Per come la vedo io, l’ANPI deve ritornare ad essere quel che in effetti è, un’associazione privata che ormai ha fatto il suo tempo e che, anzi, è motivo di divisione nel Paese. E non lo dico io ma, sebbene indirettamente, un politico di sinistra che certamente è più vicino all’ANPI di quanto non lo siano le mie idee di vecchio liberale, Luciano Violante, che nel suo primo discorso di presidente della Camera nel 1996 disse: «Mi chiedo se l’Italia di oggi non debba cominciare a riflettere sui vinti di ieri. Non perché avessero ragione, o perché bisogna sposare, per convenienze non ben decifrabili, una sorta di inaccettabile parificazione tra le due parti. Bisogna sforzarsi di capire, senza revisionismi falsificanti, i motivi per i quali migliaia di ragazzi e soprattutto di ragazze, quando tutto era perduto, si schierarono dalla parte di Salò e non dalla parte dei diritti e della libertà. Questo sforzo, a distanza di mezzo secolo, aiuterebbe a cogliere la complessità del nostro Paese, a costruire la Liberazione come valore di tutti gli italiani, a determinare i confini di un sistema politico nel quale ci si riconosce per il semplice e fondamentale fatto di vivere in questo Paese, di battersi per il suo futuro, di amarlo, di volerlo più prospero e più sereno. Dopo, poi, all’interno di quel sistema, comunemente condiviso, ci potranno essere tutte le legittime distinzioni e contrapposizioni».
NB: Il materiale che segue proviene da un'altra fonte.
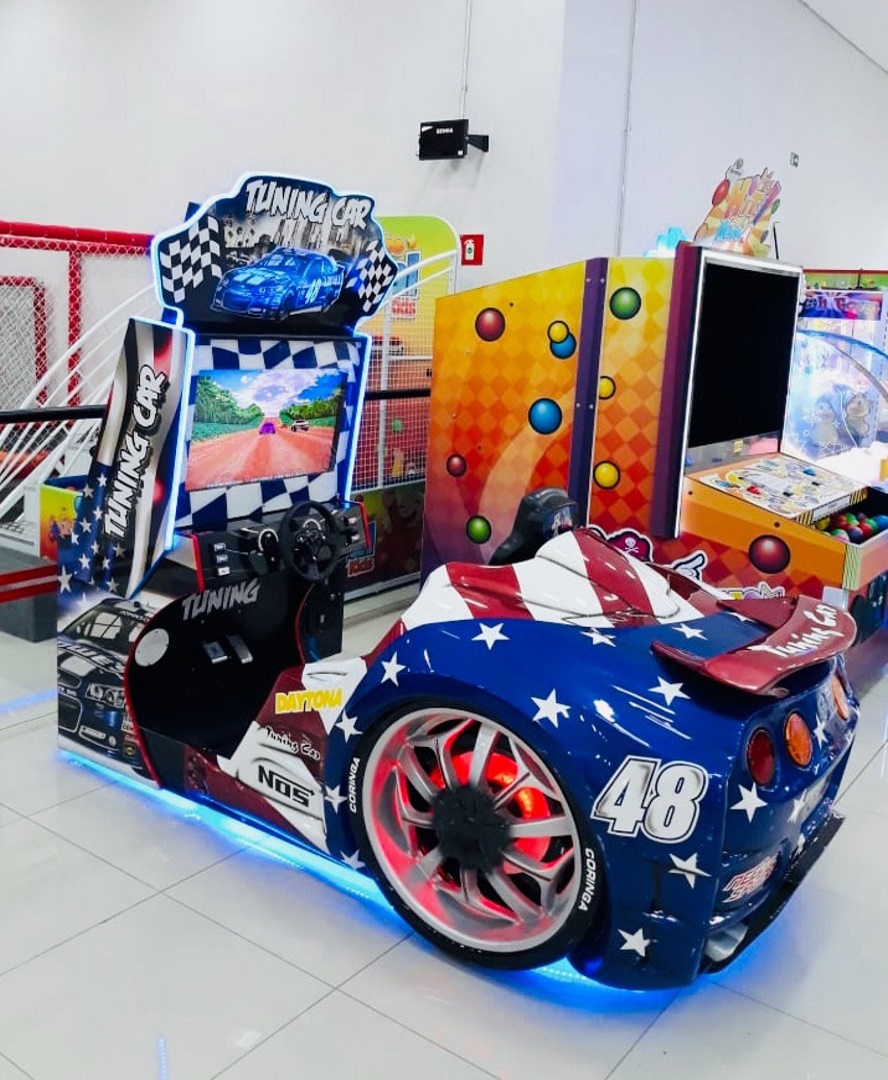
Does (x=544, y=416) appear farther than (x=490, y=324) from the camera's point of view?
No

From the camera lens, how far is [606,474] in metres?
4.16

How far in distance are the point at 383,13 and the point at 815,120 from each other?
394cm

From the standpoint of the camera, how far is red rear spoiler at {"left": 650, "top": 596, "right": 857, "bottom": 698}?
1.99m

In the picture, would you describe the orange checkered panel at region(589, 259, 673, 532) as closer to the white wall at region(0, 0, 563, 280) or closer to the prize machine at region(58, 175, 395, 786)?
the prize machine at region(58, 175, 395, 786)

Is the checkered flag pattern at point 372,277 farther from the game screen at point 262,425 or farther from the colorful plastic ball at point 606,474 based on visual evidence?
the colorful plastic ball at point 606,474

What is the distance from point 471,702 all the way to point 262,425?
118cm

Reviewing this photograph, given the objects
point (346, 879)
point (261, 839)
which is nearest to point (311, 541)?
point (261, 839)

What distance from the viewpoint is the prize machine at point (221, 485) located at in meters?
2.65

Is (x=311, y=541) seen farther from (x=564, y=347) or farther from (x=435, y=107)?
(x=435, y=107)

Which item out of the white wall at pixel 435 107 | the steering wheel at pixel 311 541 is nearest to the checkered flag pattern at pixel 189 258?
the steering wheel at pixel 311 541

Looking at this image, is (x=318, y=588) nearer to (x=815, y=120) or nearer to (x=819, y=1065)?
(x=819, y=1065)

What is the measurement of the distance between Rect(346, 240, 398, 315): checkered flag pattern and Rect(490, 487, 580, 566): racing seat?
0.86 meters

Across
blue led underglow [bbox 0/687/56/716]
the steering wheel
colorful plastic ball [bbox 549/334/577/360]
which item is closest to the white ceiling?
colorful plastic ball [bbox 549/334/577/360]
Peccato che in quella circostanza Violante non andò oltre e dire, chiaro e tondo, che per tutte le ragioni da lui elencate la celebrazione della Resistenza in tutta Italia era un’incombenza dello Stato democratico e non certo dell’ANPI che, a ben vedere, ha la stessa dignità di tutte le altre associazioni combattentistiche e d’arma. E voi avete mai visto, ad esempio, l’Associazione Nazionale Bersaglieri sostituirsi allo Stato?
Al momento la mia preoccupazione è tutta concentrata sulla facilità con la quale questo governo, che non saprei proprio come definire, ci ha privati delle nostre libertà costituzionali con un semplice tratto di penna e, da quando si riesce a capire, ancora non si è orientato a restituircele, in nome della nostra salute dice.
Per quanto sbagliata in ogni caso la sua violazione della quarantena in alcune città italiane, l’ANPI sarebbe stato almeno coerente se ieri fosse scesa in piazza per chiedere (sommessamente… ) la cessazione del viral-fascismo del governo.